═══ Provided material ═══

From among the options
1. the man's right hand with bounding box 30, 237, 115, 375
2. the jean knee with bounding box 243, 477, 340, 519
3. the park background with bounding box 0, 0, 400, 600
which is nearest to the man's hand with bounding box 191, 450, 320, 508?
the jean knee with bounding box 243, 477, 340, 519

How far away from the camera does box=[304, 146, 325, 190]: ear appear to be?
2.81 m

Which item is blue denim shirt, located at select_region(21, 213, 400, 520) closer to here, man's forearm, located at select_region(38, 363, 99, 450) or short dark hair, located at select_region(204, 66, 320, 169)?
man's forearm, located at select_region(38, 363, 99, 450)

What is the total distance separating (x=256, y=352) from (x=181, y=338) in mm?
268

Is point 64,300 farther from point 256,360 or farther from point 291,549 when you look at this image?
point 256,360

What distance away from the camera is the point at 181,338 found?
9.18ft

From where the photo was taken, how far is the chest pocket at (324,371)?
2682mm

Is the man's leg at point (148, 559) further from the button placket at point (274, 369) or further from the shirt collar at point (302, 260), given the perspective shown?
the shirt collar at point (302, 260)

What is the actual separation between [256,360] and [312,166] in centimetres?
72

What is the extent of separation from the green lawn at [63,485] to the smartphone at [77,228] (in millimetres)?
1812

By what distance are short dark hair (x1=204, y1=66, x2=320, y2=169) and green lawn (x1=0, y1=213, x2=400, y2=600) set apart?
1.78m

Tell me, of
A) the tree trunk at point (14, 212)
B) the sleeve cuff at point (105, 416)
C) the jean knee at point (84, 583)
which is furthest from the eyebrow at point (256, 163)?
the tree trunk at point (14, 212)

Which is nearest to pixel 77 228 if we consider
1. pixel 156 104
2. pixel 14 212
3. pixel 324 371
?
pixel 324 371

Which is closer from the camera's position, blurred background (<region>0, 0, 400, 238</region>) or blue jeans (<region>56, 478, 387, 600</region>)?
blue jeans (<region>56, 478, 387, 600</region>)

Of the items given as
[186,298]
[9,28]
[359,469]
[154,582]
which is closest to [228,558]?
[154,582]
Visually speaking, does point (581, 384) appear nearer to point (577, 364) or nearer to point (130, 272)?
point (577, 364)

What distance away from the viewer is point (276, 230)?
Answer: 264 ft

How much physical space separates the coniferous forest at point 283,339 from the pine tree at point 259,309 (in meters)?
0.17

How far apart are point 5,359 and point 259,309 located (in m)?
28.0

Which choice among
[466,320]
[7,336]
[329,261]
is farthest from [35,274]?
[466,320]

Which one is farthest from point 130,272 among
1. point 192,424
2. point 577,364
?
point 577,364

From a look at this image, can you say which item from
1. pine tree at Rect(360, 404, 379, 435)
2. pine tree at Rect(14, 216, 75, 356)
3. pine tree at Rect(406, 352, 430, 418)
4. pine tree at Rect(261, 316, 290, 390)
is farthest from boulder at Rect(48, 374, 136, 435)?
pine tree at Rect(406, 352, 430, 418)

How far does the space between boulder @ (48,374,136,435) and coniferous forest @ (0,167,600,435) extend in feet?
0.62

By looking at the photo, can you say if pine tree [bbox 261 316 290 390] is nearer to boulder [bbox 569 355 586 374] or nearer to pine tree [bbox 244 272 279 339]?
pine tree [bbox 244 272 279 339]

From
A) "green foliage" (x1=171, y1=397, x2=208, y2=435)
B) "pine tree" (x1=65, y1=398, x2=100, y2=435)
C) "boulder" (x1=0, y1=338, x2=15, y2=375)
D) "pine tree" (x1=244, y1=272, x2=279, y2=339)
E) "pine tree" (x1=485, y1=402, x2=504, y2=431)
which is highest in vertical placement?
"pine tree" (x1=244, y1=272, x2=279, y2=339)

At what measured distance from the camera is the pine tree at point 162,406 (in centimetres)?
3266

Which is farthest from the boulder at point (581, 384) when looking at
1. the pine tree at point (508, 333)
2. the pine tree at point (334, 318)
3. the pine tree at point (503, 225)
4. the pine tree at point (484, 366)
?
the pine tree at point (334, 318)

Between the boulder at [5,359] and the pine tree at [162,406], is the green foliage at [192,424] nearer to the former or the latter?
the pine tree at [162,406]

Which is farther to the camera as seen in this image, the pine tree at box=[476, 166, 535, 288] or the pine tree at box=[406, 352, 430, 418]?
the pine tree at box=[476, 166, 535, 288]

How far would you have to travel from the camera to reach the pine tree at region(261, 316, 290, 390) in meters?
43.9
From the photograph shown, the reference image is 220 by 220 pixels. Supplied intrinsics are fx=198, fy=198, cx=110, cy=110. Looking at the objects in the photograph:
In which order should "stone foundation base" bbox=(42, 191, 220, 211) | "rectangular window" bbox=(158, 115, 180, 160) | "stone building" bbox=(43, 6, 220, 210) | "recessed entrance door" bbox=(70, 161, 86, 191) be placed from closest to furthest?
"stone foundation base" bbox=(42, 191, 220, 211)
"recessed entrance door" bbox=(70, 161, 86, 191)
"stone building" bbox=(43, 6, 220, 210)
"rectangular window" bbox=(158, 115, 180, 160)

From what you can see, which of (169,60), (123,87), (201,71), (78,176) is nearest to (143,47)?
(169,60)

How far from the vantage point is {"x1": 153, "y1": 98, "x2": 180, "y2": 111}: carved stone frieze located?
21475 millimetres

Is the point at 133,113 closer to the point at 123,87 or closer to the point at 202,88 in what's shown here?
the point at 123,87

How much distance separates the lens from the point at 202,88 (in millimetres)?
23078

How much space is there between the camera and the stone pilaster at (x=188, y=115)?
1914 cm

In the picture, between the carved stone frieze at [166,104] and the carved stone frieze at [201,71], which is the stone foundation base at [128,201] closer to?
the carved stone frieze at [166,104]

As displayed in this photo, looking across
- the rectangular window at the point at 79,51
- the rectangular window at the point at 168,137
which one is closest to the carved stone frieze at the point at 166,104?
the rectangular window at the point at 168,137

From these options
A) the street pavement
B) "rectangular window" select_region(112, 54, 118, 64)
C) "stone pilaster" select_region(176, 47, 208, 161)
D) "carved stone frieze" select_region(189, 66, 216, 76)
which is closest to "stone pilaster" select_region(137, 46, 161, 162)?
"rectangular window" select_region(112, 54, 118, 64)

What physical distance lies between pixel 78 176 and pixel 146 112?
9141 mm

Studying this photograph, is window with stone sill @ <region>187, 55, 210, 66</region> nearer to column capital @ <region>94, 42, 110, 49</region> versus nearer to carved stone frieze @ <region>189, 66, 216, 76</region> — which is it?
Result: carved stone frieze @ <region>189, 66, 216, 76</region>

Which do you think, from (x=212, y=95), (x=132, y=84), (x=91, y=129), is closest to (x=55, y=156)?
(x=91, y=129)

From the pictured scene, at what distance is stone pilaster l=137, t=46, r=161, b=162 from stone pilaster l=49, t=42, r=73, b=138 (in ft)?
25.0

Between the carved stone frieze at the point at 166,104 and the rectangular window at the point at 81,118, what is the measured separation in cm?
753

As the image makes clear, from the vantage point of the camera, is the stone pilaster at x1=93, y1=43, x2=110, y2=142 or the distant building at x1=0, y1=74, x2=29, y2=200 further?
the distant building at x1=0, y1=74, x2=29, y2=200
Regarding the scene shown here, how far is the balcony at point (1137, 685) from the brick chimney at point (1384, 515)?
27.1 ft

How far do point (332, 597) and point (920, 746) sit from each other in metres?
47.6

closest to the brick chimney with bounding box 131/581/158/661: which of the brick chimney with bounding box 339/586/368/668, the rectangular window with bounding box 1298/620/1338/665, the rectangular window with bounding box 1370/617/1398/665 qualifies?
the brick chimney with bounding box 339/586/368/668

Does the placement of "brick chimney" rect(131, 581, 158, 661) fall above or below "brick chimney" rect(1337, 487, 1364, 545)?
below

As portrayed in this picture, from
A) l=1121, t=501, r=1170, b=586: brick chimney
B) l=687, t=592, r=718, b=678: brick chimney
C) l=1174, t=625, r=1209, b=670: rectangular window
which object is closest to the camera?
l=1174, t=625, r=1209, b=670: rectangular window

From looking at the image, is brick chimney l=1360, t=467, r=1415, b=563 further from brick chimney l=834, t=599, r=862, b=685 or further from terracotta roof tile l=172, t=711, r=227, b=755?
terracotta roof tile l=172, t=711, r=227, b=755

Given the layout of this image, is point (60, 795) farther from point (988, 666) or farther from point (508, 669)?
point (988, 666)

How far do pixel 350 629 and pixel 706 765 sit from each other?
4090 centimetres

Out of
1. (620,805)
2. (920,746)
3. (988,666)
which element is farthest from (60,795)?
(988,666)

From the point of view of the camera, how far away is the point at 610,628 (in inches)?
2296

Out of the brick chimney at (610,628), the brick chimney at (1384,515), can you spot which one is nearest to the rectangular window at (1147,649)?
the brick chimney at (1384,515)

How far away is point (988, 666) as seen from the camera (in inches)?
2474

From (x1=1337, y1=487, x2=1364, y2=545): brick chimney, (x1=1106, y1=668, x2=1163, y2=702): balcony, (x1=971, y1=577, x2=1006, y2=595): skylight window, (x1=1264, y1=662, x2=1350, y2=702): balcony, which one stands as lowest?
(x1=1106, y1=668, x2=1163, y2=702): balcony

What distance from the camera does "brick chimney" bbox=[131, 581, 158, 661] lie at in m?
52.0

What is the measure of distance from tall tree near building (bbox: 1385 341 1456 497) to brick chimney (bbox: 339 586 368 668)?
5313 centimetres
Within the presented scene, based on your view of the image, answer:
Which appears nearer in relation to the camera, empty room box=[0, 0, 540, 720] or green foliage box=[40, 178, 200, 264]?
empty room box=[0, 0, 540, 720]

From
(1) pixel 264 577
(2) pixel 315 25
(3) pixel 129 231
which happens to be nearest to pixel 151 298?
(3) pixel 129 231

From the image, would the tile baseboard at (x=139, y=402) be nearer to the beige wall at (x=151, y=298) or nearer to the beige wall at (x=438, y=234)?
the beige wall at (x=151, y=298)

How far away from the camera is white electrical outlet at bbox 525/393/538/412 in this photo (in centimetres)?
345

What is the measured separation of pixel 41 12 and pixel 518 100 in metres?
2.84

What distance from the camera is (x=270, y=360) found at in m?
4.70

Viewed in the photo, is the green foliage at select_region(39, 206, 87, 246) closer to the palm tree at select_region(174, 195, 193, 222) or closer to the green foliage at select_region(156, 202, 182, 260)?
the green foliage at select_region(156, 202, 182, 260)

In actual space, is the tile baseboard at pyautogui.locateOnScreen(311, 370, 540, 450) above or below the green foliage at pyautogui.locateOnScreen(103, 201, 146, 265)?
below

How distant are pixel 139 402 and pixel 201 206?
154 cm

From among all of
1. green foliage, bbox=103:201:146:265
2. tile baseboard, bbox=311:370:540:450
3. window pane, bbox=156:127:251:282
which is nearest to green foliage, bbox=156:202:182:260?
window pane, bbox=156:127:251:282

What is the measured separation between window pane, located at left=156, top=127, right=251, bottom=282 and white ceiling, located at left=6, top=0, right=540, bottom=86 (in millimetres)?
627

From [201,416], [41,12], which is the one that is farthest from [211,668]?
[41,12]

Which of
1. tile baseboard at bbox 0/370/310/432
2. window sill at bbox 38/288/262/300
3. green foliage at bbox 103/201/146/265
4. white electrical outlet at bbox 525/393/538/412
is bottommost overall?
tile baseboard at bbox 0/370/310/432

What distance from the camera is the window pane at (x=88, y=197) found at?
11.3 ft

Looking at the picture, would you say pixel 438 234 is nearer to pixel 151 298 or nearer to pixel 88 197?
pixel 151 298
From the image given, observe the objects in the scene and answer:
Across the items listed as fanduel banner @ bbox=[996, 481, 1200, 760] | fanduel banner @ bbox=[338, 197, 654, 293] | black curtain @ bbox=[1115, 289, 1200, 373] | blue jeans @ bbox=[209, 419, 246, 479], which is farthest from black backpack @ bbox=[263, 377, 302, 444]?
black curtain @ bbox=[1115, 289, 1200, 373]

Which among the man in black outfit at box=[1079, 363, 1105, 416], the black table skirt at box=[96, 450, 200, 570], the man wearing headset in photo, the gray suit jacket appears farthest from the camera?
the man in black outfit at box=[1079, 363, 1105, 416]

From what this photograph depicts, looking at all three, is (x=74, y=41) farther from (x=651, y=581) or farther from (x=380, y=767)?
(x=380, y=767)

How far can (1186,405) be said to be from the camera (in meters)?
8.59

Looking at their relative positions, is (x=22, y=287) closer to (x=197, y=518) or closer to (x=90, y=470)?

═══

▸ The problem:
Set out exactly the run of lines that begins at the line holding "Which among the" and ends at the last line of the data.

▸ Complete answer:
Which among the man in black outfit at box=[1079, 363, 1105, 416], the black table skirt at box=[96, 450, 200, 570], the man wearing headset in photo, the gray suit jacket appears farthest from the camera?
the man in black outfit at box=[1079, 363, 1105, 416]

From what this photograph depicts, looking at all three, is (x=74, y=41) farther from (x=651, y=581) or farther from (x=380, y=767)?
(x=380, y=767)

How far can (1186,405) be said to be from the camera (in meters)?
8.59

Looking at their relative positions, is (x=22, y=287) closer to (x=197, y=518) or closer to (x=90, y=470)?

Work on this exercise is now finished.